Disuruh membuat satu berita, saya tidak pikir panjang. Saat itu yang sedang hangat tentang legalitas radio sekolah. Dalam sehari, saya menyelesaikan satu berita tersebut. Tentunya dengan kode etik jurnalistik yang benar, walaupun saat itu saya belum terlalu paham tentang itu. Intinya berita harus berimbang, dan data yang didapat fakta juga apa adanya. Wal hasil, jadilah satu berita dengan judul ‘Radio SMANSA Terkendala Izin Siaran.’ Ya, berkat judul tersebut dan isinya yang mungkin menarik bagi pembaca, akhirnya animo tentang berita tersebut berdatangan. Walaupun juga, saat berita tersebut terbit, menurut salah seorang pembaca hal itu kurang berimbang. Tidak apa-apa lah. Namanya saja baru belajar, wajar jika ada salah. Tapi menurut saya dan redaksi, berita itupun sudah cukup berimbang dan layak diberitakan karena berdasarkan kenyataan di lapangan.

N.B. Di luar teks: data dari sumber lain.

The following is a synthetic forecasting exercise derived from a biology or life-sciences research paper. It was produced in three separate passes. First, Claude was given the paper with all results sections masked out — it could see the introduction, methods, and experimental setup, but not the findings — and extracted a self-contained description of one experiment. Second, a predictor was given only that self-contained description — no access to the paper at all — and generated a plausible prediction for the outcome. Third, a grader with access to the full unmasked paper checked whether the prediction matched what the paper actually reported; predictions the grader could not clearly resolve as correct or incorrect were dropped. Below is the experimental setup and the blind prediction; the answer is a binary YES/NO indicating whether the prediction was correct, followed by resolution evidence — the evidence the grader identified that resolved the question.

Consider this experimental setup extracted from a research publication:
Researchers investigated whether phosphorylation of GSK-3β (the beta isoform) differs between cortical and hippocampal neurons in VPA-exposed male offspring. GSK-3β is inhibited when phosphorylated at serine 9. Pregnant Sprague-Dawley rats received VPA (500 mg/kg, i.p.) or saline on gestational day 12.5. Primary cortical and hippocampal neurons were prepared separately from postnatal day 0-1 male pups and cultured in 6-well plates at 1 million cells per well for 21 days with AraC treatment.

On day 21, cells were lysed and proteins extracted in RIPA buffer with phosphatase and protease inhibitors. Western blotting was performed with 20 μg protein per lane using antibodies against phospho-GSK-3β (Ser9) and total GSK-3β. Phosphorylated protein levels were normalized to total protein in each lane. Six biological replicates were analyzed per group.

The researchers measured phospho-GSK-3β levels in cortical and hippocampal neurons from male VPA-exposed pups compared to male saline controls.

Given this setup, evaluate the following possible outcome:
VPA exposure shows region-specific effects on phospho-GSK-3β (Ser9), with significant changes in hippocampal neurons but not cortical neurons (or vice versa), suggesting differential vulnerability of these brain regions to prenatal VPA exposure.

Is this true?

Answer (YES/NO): YES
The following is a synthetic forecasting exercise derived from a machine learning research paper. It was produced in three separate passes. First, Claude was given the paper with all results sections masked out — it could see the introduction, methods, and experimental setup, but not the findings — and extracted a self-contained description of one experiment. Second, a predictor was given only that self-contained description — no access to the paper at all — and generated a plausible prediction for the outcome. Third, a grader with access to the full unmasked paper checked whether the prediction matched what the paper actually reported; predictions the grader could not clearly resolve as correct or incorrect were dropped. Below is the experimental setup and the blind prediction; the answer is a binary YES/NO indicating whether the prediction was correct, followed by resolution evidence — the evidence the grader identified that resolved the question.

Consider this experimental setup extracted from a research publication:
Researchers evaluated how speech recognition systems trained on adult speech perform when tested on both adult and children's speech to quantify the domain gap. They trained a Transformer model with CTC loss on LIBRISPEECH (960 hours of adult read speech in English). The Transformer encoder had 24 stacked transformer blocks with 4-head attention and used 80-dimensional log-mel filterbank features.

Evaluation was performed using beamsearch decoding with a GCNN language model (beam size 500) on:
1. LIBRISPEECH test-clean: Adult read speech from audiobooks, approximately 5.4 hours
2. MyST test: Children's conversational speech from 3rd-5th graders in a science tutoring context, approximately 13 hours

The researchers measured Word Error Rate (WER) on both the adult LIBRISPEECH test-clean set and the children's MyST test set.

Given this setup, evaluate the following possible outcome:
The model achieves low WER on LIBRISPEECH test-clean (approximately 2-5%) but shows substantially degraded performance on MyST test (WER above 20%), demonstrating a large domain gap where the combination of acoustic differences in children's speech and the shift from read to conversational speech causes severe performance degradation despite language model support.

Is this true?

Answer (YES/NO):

Kurang puas dengan satu berita, beberapa waktu kemudian kembali saya menyoroti suatu masalah. Kolam belakang sekolah. Bagi yang belum ke SMANSA (sebutan SMAN 1 Bontang) secara langsung mungkin tidak tahu kenampakan dari kolam tersebut. Kolam tersebut berair hitam, dan penuh sampah. Malahan, pernah ditemukan tulang hewan kurban yang mungkin pada saat penyembelihan ada yang membuangnya ke kolam ini. Tertarik dengan masalah tersebut, akhirnya saya putuskan untuk membuat berita tentang kolam ini. Tetap berdasarkan etika jurnalistik yang benar, saya berhasil menggali informasi mengapa dibiarkan begitu saja, dan apa solusi kedepannya sebagai penyeimbang berita tersebut. Esoknya, terbit sudah berita tersebut. Ada yang pro juga ada yang kontra.  Yang pro saya ucapkan terimakasih, yang kontra akan saya jadikan bahan masukan buat berita saya kedepan.

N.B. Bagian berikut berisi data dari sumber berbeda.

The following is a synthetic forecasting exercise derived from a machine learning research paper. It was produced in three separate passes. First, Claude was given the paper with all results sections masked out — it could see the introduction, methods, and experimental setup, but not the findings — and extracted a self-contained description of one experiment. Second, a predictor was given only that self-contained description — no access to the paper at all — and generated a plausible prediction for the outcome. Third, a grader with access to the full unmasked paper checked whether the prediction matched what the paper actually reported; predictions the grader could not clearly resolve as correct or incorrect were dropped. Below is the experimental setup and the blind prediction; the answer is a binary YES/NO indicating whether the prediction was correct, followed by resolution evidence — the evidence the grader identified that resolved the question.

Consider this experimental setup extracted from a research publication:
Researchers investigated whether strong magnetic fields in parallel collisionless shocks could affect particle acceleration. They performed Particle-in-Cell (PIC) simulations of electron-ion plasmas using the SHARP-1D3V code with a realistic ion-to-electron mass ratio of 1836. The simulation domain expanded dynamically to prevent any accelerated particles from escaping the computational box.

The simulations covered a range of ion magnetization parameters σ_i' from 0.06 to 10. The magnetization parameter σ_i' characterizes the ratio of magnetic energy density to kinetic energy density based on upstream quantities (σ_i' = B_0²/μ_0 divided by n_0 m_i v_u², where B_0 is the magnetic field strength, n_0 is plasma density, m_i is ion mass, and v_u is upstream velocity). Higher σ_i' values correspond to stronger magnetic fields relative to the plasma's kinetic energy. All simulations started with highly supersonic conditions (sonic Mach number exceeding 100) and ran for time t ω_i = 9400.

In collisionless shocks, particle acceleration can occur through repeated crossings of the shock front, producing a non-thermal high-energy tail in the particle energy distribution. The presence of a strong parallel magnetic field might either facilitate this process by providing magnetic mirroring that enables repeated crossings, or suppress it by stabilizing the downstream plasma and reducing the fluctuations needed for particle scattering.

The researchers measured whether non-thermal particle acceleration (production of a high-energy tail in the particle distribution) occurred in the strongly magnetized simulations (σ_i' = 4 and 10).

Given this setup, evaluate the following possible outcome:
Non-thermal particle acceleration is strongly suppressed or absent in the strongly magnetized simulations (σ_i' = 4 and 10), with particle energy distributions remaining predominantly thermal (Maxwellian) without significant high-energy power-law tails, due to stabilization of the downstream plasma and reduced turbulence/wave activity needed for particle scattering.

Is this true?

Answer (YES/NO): YES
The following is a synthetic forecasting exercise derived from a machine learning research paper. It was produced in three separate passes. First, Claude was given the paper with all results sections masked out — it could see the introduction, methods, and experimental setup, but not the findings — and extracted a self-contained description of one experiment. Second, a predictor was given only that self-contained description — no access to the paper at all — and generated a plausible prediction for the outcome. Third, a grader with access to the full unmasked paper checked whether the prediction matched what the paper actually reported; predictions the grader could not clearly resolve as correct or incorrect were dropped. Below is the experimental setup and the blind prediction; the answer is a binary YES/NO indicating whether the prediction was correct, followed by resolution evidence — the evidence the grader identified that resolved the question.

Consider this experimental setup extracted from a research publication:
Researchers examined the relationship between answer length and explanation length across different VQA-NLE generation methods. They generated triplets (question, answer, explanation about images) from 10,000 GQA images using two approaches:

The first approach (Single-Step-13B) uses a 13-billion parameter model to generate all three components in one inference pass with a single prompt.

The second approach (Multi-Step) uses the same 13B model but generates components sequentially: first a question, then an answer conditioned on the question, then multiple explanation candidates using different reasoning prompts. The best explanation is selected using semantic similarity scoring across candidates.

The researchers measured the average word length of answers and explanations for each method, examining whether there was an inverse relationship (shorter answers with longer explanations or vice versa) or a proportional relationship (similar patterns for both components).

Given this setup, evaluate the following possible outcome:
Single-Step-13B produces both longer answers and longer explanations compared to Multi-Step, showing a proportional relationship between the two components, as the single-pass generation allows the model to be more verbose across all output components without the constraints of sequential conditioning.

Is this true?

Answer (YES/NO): NO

Ada lagi, pengalaman saat meliput bersama. Kegiatan ini mungkin sebagai sarana pemersatu kami, para kru Suju yang akhirnya sampai saat ini bisa sangat kompak. Pada saat itu kami ingin mewawancarai kepala sekolah SMK Putra Bangsa. Siang harinya, seluruh kru sudah berkumpul di kantor Bontang Post sembari menunggu waktu yang ditentukan. Setelah mendekati waktu yang ditentukan tersebut, akhirnya seluruh kru pergi ke SMK Putra Bangsa. Namun sayang, kepala sekolah sedang rapat sehingga pelaksanaan wawancara ditunda. Akhirnya kegiatan wawancara dialihkan menjadi makan bersama di warung samping SMK Putra Bangsa.

Seiring berjalannya waktu, tak terasa Suju sudah merekrut lebih dari 40 siswa. Rata-rata disetiap angkatan merekrut sepuluh siswa. Mungkin hingga saat ini, sudah mencapai angkatan ke empat atau ke lima. Memasuki kelas XII, kami sudah fokus untuk kelulusan kami, program ini kami stop untuk sementara. Tapi program ini terus berjalan dan yang menjalankan angkatan dibawah kami. Tentunya yang masih duduk di kelas VII, VIII, X, dan XI.

Akhirnya setahun pun berlalu. Tepat 17 Februari 2012 Student Journalism berulang tahun yang pertama. Tentu suatu ‘pesta’ bagi angkatan pertama, karena kami sudah sangat lama tidak berkumpul bersama. Juga kado dari manajemen Bontang Post dan Kaltim Post berupa sertifikat kepada kami, membuat kami semakin bersemangat. Tidak hanya dalam hal liputan berita, tapi juga sebagai motivasi kami dalam belajar di sekolah dan untuk memasuki perguruan tinggi, juga memasuki dunia kerja. Cuma satu harapan kami, Student Journalism Bontang Post dapat mencetak insan-insan pers yang cerdas, santun, dan berkualitas dari Kota Taman. Happy Birthday Student Journalism.